** START OF PASSAGE **
My Definition of Authenticity: Be With Where You Are
As a few of you may know, in August I will be launching my very first course: 30 Days of Authenticity. With that coming up, I am finding the need to share my heart and what is going on with me on a deeper level than I previously have. I wanted to start with my current definition of authenticity. If I had to break it down into words I would use the following: BE WITH WHERE YOU ARE
So where am I at currently? I am working on balance, both within myself and within my relationships with others. There is so much moving through me currently that I am struggling to with two main things:
BEING FULLY PRESENT: This means staying, living, accepting the reality of what is. Being grounded in the here and now, not dwelling in the past or worrying/fantasizing about the future
FOCUSING: this has been the biggest challenge recently actually. I have a lot of conflicting priorities and focus areas, and have been known to multi-task. I'm finding that multitasking doesn't actually serve me... AT ALL. There are only so many hours in the day, and I'm not actually having enough time to get everything done that I would like to, so I've needed to prioritize and focus.
So how am I doing it? What is helping me move through these things to get to a more balanced state?
1. LOVING WHAT IS:
2. GETTING CLEAR ON HOW I WANT TO FEEL
LOVING WHAT IS
It's a cliche I know, we have all heard of Byron Katie (or maybe you haven't) and done "the work" but really intentionally focusing on this concept allows me to release expectations and attachments to how I think things should be, realize that NOTHING is personal. It allows me to step back when I feel triggered, take a look at why and come back to a space of really being present for what actually is.
I wrote a few days ago that I have lived my entire life in a battle with my mind. My mind telling me that "I will be really happy when..." or "I can't wait for that moment when..." or "JUST WAIT until I have mastered...." or "Imagine how great it's going to feel when XYZ realizes XYZ."
The interesting part about every single one of those statements? They are ALL fantasy. They are all my mind taking me away from the power and beauty in this present moment and making me think and feel that I will only feel fulfilled/happy/content/at peace when something else that doesn't exist in my present moment happens.
This concept has been introduced to me over and over and over again, but it hadn't fully landed until I devoted the last 30 days to truly being mindful and aware and living in the reality of what actually is (which is happening currently with 30 Days of Mindfulness through Intention Inspired)
It's resulted in a HUGE shift in my own consciousness.
It's allowed me to love myself on a deeper level, love my mind on a deeper level, forgive myself for my constant seeking of a reality that is different from what actually is, and come back to the current moment with a deeper sense of compassion and awareness.
The other key part for me here I realized there isn't a Freedom "From" it's a Freedom "In." What does that mean? It's again falling in love with what is. There is a freedom that is already present from actually falling in love with however I'm feeling in the moment. This was inspired by wanting to tune back into and have a personal "retreat" with Jeff Foster. What that meant is just that I tuned back into the re-play of his deep rest course. This was what happened when I gave myself a day off which I talk about below. I spent it cuddled up in bed with Jeff Foster, hah, no, I'm not fantasizing, I never do that 😂😇♥️
I woke up one morning this week feeling a bit off-center, feeling a bit sad. I meditated, still felt off.
Had a few meetings, felt even more off-kilter. As we know, it's been incredibly important to me and my current journey is being authentic with how I’m really feeling. Not running away from the difficult emotions or numbing them out as I have done in years past.
** END OF PASSAGE **
** START OF GIVEN INFORMATION **
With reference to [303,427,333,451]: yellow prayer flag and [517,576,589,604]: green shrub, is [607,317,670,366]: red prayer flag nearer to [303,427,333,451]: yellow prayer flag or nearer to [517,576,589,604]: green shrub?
** END OF GIVEN INFORMATION **
* **WORK TO DO**:
1. In the post on authenticity, what is the name of the first course the writer is launching in August?
2. Continue the post on authenticity, starting right after its last sentence.
The lines play no part here.

* **SET OF ANSWERS**:
1. 30 Days of Authenticity.

2.
So I decided to retune into a few videos from Jeff Foster (www.lifewithoutacentre.com) who without fail reminds me of the power and beauty in simply just holding space and being with myself however I’m feeling in the current moment.
Not feeling like I need to be “fixed.” Not judging myself for being sad, but just being present with my sadness. It’s strange and beautiful how deeply comforting it can be to hold myself and love myself and learn to fall in love with myself exactly as I am. I’ll be exploring this more deeply with 30 days of Authenticity
GETTING CLEAR ON HOW I WANT TO FEEL
So how did I address number two and get more focused? Ironically enough, it resulted from giving myself the day off. The act of resting, just being, transformed my reality, even if it meant being with my sadness.
I was particularly drawn by this image of Egyptian Goddess Maat, who is said to be tied to justice, harmony, balance, and order.
I have been over-working and stressing myself out. I have been the worse "boss" of myself that I could be, setting horrible deadlines for myself, creating really aggressive marketing and sales plans, and then beating myself up when I inevitably fall short of hitting those completely unrealistic expectations and targets I set for myself. This has been building up for a few weeks now, but the only way I was able to realize how unfair I was actually being to myself was completing an "opposite day" challenge as a part of 30 Days of Mindfulness. My opposite day resulted in puting my workaholic tendencies aside and giving myself the day off. So, for the most part on that day, I tabled my "to-do" list in order to be there for myself and give myself that necessary personal retreat.
That act of resting and just being present, being there for what was allowed me to be in a much more balanced frame of reference now. Where I've released and let go of a lot of unnecessary drama (and frankly karma) that I was carrying to just relax into what's here with me now, and what's mine to do next, and how I want to feel.
I feel more free from the process of slowing down, tuning in, letting go, and coming back to the present. Spending the last few days intentionally focusing on balance and also honoring and being present with exactly how I was feeling got there.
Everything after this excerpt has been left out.